Task requirements>
Find the line containing "genus: Dasypus" in the entries; transcribe it and all remaining lines through the end, exactly as they appear, but not the pictures.

===== Exercise data

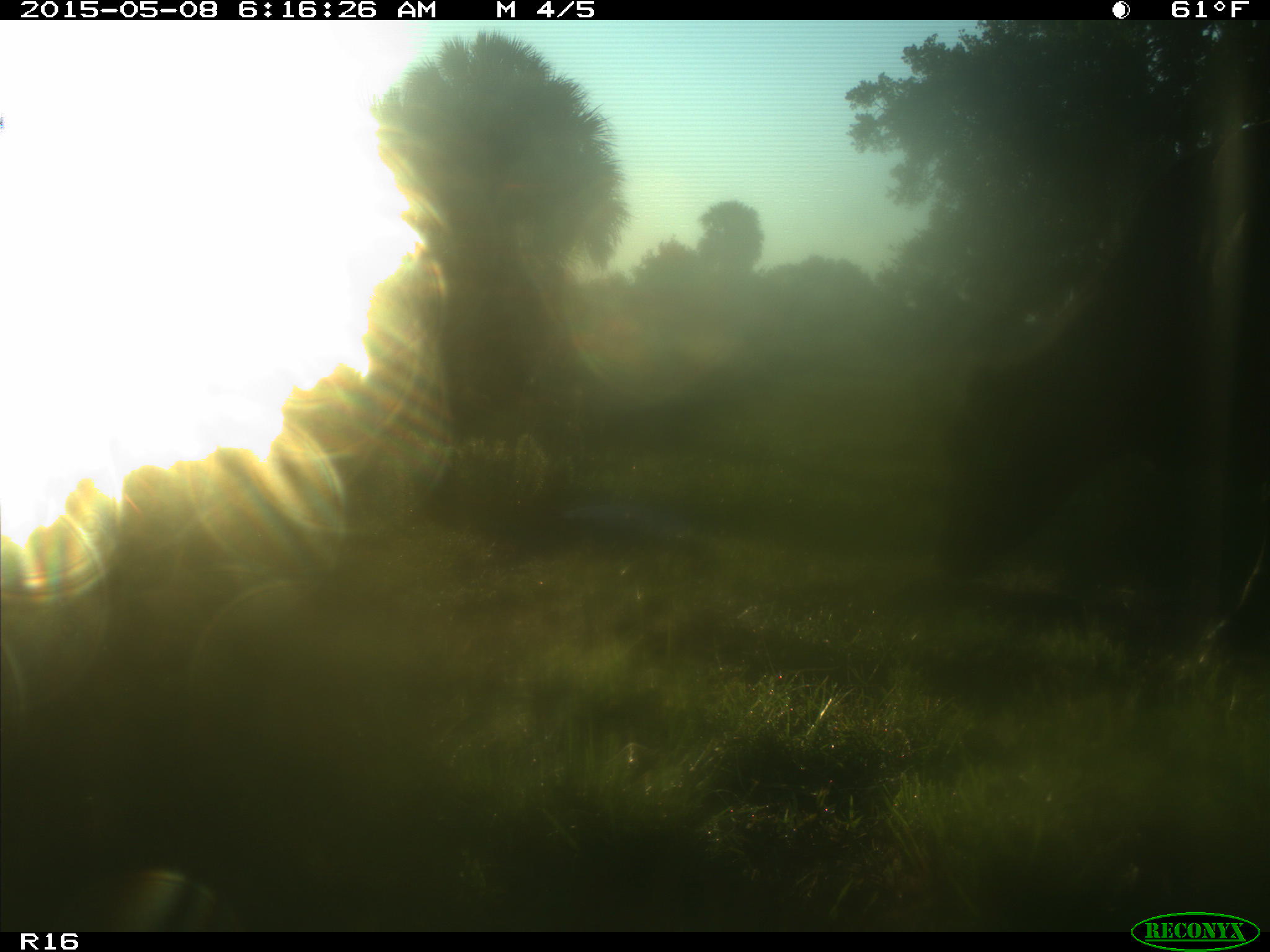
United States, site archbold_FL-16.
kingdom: Animalia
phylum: Chordata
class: Mammalia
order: Cingulata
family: Dasypodidae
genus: Dasypus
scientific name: Dasypus novemcinctus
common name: nine-banded armadillo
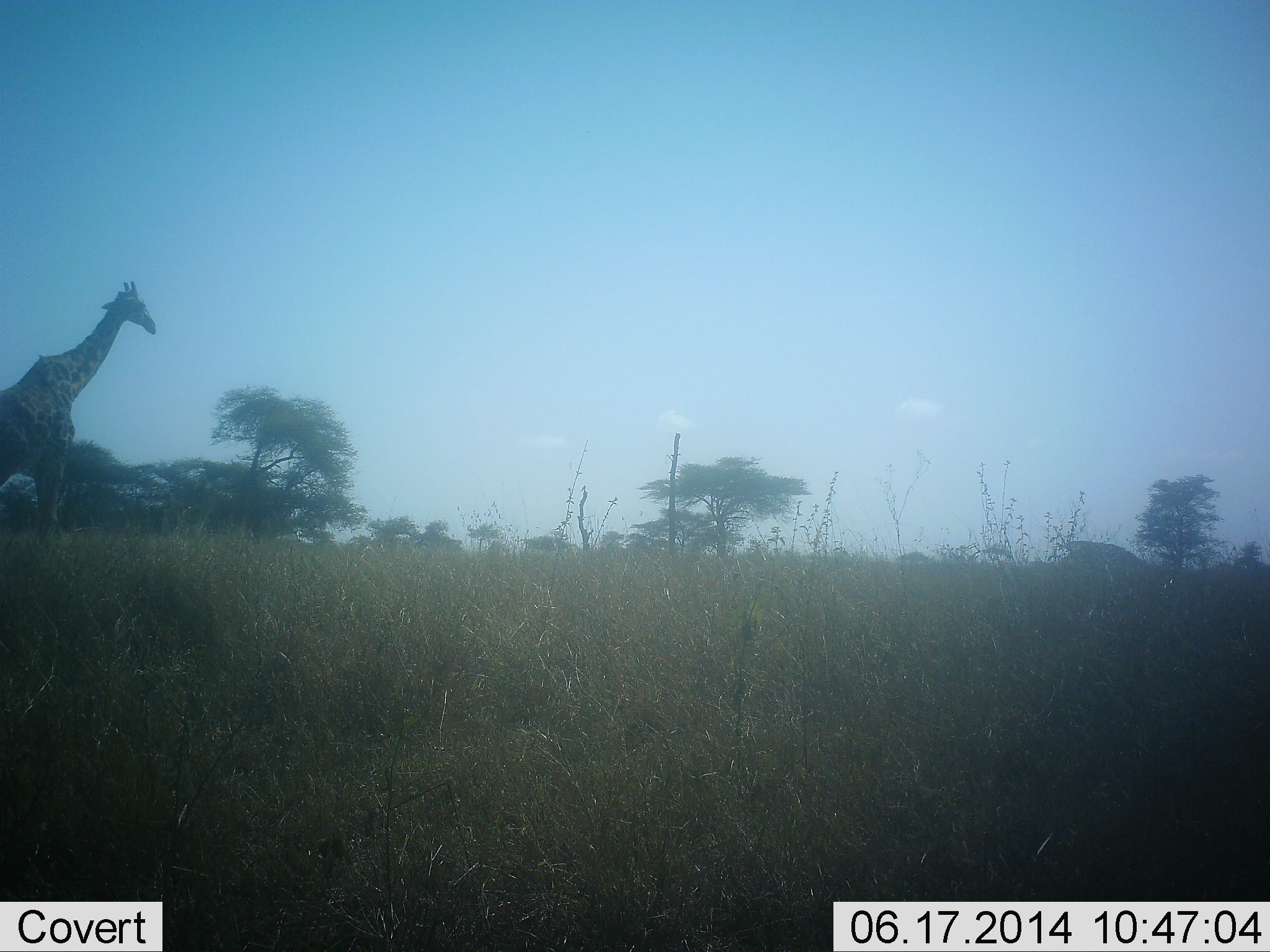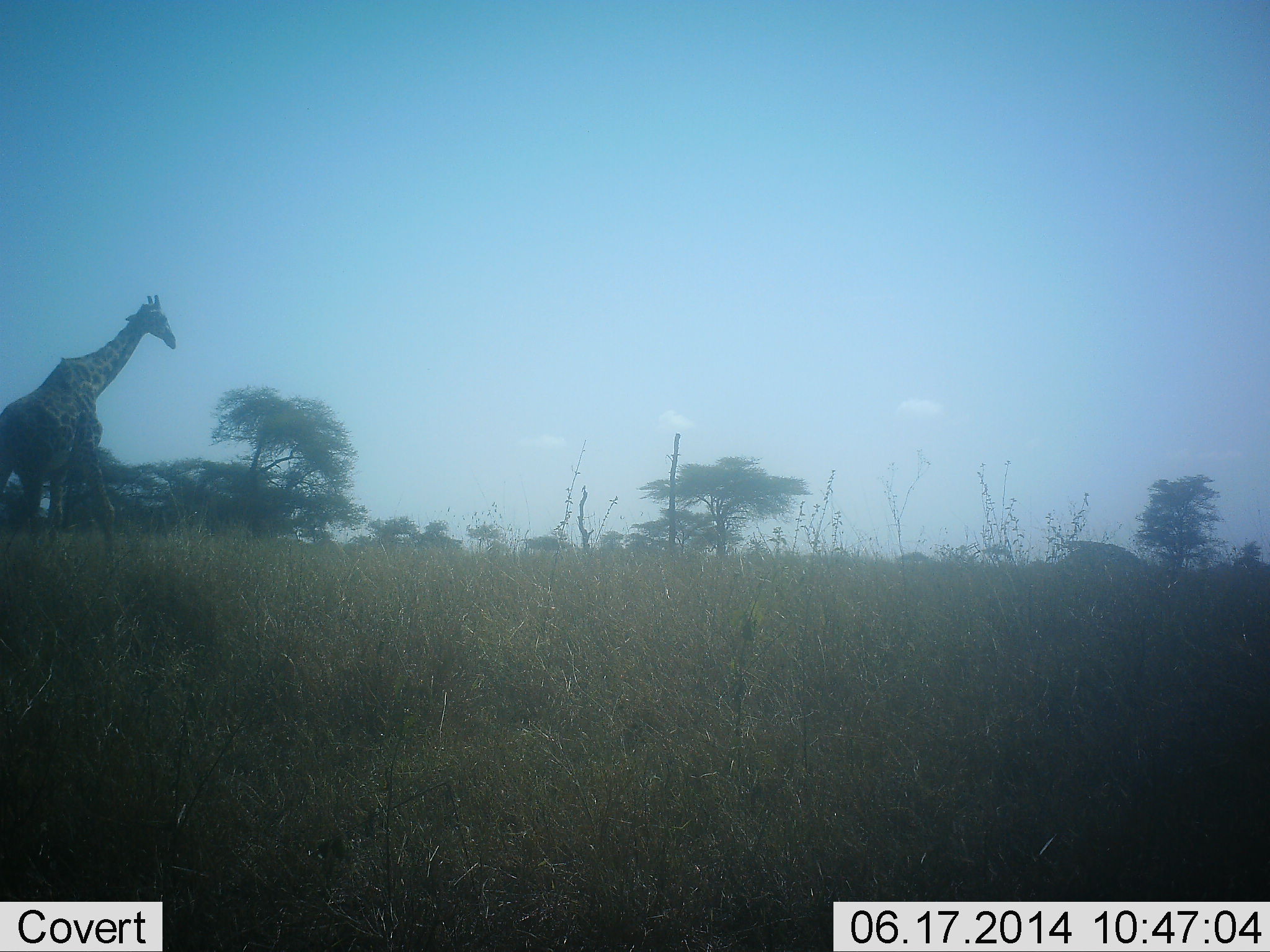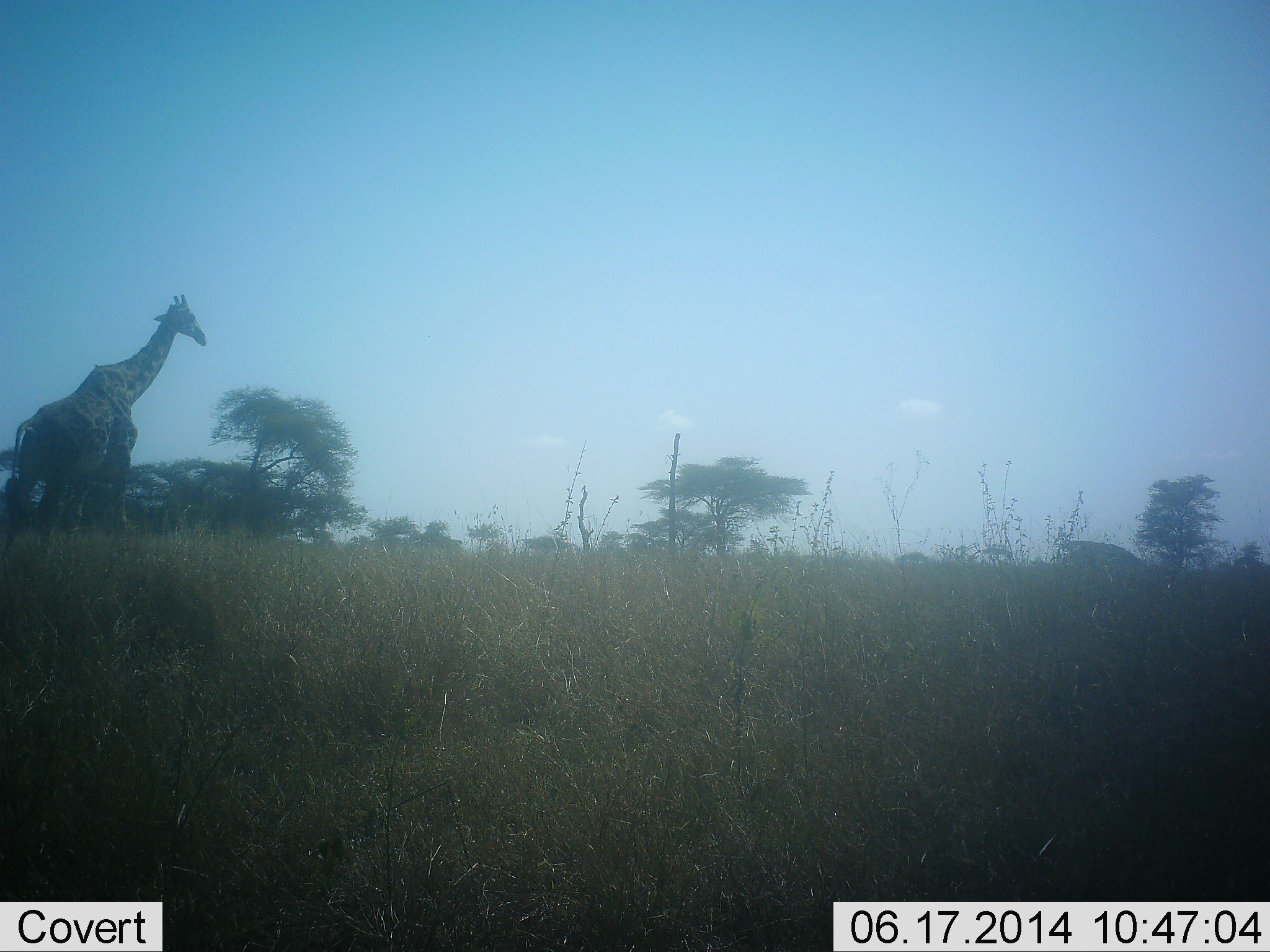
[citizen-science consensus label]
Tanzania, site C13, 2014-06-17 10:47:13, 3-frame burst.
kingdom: Animalia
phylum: Chordata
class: Mammalia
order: Artiodactyla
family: Giraffidae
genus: Giraffa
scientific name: Giraffa camelopardalis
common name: giraffe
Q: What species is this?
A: Giraffe (Giraffa camelopardalis).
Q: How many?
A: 1.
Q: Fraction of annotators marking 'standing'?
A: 20%.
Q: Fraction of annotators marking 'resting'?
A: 0%.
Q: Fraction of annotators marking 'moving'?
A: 80%.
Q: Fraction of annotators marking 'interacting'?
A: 0%.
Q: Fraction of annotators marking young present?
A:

==========

Answer section>
genus: Dasypus
scientific name: Dasypus novemcinctus
common name: nine-banded armadillo
[citizen-science consensus label]
Tanzania, site C13, 2014-06-17 10:47:13, 3-frame burst.
kingdom: Animalia
phylum: Chordata
class: Mammalia
order: Artiodactyla
family: Giraffidae
genus: Giraffa
scientific name: Giraffa camelopardalis
common name: giraffe
Q: What species is this?
A: Giraffe (Giraffa camelopardalis).
Q: How many?
A: 1.
Q: Fraction of annotators marking 'standing'?
A: 20%.
Q: Fraction of annotators marking 'resting'?
A: 0%.
Q: Fraction of annotators marking 'moving'?
A: 80%.
Q: Fraction of annotators marking 'interacting'?
A: 0%.
Q: Fraction of annotators marking young present?
A:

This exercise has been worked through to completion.